■ Work order:
Which lines run from the one containing "scientific name: Procyon lotor" to the last line of the entries? Return them exactly, with nothing more.

■ Data section:
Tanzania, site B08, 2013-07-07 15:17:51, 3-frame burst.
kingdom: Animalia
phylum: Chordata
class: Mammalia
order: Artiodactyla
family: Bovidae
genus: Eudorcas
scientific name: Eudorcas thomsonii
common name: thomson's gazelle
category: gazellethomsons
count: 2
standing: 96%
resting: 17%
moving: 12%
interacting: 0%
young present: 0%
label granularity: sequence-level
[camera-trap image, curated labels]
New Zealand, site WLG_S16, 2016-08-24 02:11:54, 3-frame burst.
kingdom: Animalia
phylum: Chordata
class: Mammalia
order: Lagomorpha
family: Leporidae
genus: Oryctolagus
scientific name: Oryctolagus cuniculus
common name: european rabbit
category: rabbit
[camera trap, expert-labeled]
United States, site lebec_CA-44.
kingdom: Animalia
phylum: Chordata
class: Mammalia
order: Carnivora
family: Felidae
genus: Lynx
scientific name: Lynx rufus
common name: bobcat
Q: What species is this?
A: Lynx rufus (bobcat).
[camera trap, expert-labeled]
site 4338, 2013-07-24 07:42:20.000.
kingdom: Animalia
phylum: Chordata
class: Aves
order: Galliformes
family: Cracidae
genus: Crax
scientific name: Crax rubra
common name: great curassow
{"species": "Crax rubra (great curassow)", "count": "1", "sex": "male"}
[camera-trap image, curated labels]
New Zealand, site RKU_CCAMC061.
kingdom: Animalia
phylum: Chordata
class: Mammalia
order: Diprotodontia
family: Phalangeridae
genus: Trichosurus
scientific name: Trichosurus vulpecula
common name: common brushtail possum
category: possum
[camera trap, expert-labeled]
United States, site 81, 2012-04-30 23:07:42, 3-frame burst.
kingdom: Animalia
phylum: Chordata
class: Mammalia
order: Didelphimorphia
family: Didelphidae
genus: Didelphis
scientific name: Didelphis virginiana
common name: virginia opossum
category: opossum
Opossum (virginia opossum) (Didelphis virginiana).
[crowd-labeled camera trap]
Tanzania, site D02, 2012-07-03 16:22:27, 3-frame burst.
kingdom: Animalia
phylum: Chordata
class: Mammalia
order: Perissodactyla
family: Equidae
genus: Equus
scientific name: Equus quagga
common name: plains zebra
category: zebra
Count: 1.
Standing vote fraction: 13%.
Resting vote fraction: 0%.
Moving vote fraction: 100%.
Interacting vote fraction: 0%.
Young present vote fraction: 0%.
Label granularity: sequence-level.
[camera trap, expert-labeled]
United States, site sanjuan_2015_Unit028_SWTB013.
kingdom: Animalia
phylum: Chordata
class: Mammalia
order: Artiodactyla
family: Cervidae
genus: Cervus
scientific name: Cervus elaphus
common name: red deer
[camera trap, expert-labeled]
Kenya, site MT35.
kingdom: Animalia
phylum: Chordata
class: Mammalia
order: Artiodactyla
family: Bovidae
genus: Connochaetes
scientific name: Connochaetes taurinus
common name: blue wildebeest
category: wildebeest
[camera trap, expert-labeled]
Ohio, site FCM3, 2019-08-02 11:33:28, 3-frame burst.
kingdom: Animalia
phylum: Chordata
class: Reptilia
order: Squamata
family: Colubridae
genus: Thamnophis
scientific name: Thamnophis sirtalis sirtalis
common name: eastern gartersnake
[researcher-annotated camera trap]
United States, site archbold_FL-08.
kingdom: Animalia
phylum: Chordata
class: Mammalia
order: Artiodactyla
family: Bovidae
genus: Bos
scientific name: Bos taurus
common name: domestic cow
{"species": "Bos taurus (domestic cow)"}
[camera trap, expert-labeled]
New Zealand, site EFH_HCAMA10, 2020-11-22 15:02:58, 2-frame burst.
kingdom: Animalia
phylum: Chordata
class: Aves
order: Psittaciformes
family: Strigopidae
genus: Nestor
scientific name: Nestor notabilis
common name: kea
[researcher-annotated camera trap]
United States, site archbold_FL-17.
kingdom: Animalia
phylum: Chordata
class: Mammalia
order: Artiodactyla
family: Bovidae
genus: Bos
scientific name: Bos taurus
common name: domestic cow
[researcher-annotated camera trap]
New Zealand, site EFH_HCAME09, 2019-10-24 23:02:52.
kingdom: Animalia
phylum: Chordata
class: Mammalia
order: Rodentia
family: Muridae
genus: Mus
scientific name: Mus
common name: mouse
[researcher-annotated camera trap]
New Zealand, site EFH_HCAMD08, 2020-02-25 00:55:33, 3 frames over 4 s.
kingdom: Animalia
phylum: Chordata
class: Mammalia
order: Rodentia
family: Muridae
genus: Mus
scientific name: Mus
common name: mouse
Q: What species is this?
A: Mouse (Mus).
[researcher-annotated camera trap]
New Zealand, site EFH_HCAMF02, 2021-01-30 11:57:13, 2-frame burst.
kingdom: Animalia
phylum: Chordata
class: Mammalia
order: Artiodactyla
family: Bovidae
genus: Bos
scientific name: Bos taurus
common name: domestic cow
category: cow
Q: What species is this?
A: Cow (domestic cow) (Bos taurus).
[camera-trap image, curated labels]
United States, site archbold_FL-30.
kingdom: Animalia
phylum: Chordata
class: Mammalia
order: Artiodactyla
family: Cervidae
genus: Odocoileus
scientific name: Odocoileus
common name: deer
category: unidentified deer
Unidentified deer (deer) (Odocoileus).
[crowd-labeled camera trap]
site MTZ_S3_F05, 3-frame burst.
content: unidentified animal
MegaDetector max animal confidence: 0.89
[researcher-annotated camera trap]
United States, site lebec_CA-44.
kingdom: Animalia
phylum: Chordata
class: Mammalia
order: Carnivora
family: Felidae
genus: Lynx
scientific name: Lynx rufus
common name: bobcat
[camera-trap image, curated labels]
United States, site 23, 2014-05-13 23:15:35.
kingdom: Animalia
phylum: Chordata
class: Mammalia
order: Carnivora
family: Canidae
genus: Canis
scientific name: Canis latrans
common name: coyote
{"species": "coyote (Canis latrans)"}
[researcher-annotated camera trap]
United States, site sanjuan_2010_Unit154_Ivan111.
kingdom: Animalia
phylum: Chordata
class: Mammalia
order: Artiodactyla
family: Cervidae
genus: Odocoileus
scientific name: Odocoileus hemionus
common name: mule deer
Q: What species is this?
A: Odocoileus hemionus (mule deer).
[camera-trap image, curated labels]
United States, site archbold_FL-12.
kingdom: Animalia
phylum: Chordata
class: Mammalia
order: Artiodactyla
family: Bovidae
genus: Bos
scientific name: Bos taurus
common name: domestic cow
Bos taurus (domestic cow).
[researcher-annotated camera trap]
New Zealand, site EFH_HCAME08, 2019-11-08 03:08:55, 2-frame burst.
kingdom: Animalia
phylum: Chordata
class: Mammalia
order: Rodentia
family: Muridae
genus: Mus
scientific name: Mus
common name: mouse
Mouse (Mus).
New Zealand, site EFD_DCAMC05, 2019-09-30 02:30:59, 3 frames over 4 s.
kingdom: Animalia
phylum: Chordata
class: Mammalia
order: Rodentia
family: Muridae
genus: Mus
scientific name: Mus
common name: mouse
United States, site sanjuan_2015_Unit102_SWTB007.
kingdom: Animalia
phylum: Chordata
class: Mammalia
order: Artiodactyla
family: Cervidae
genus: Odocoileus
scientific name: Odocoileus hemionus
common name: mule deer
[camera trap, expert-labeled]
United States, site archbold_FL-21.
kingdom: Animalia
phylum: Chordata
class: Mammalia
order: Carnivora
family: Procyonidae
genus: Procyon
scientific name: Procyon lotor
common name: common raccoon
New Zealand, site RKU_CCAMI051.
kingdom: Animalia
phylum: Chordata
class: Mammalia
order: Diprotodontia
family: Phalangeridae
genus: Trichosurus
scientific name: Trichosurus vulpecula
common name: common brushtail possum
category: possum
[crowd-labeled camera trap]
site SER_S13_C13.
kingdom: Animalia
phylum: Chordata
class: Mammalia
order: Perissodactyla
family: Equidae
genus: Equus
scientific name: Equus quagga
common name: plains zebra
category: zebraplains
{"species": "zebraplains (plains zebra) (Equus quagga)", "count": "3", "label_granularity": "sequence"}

■ Answer to the problem:
scientific name: Procyon lotor
common name: common raccoon
New Zealand, site RKU_CCAMI051.
kingdom: Animalia
phylum: Chordata
class: Mammalia
order: Diprotodontia
family: Phalangeridae
genus: Trichosurus
scientific name: Trichosurus vulpecula
common name: common brushtail possum
category: possum
[crowd-labeled camera trap]
site SER_S13_C13.
kingdom: Animalia
phylum: Chordata
class: Mammalia
order: Perissodactyla
family: Equidae
genus: Equus
scientific name: Equus quagga
common name: plains zebra
category: zebraplains
{"species": "zebraplains (plains zebra) (Equus quagga)", "count": "3", "label_granularity": "sequence"}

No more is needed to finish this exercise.